> **What to work on**: Filter this listing down to the lines that contain the word "name", and copy them.

> **Available data**:
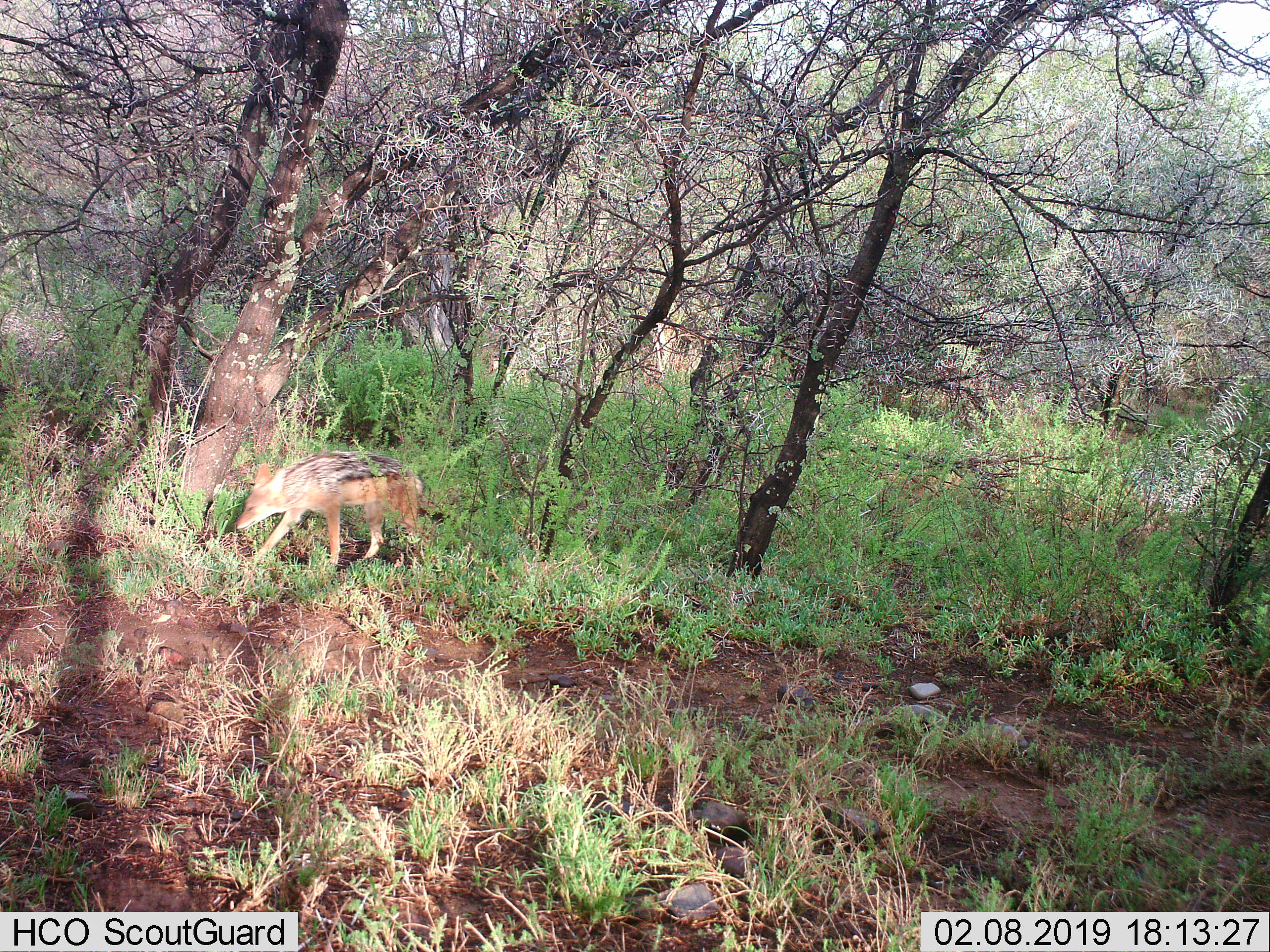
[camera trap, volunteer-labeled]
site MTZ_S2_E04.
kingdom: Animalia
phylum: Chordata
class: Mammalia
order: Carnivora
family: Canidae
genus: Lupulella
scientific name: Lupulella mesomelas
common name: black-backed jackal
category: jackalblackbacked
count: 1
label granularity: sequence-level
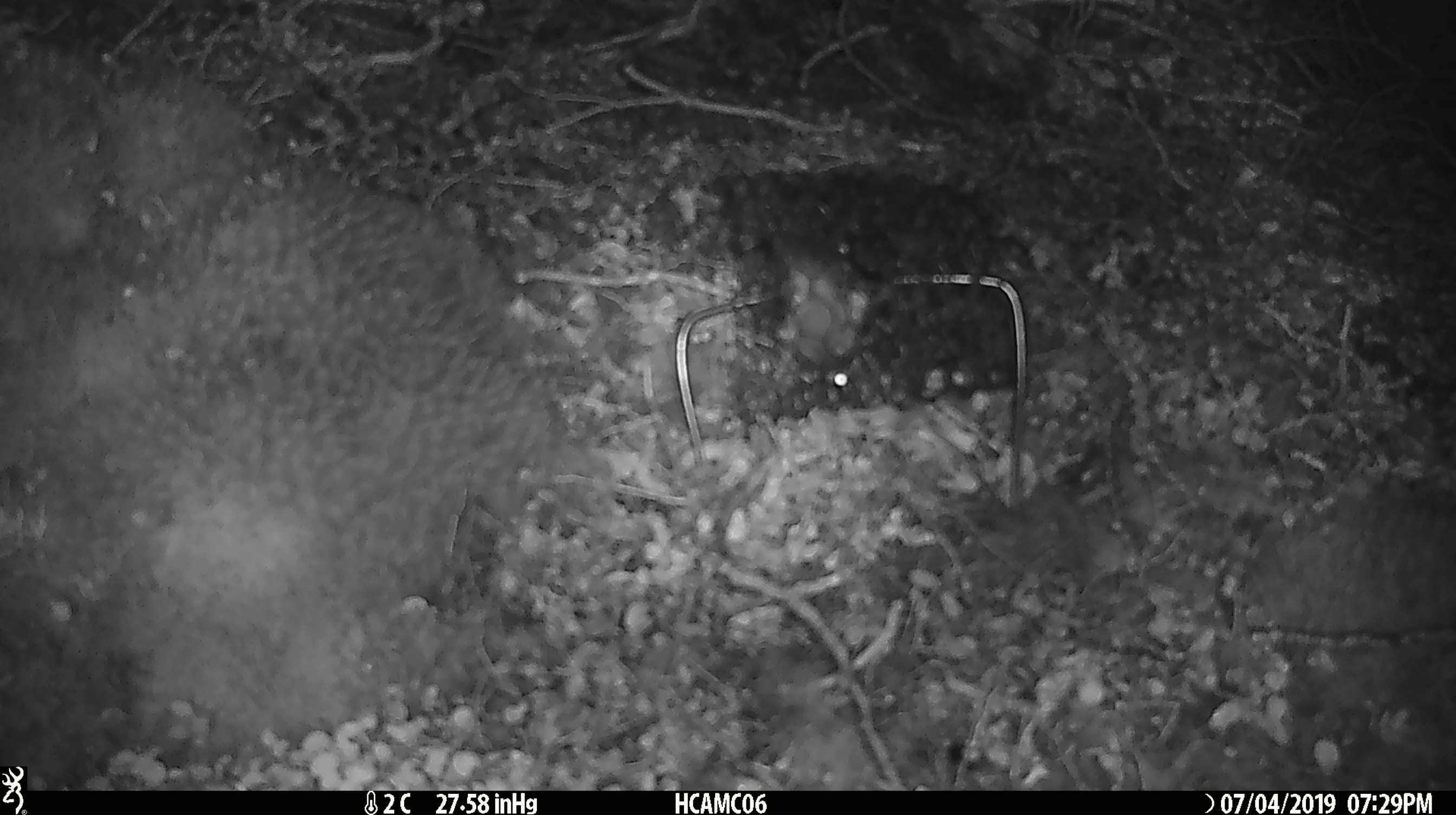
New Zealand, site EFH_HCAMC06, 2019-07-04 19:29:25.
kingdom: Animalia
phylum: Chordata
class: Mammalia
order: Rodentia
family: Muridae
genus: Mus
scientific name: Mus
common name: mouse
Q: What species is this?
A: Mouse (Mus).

> **Response box**:
scientific name: Lupulella mesomelas
common name: black-backed jackal
scientific name: Mus
common name: mouse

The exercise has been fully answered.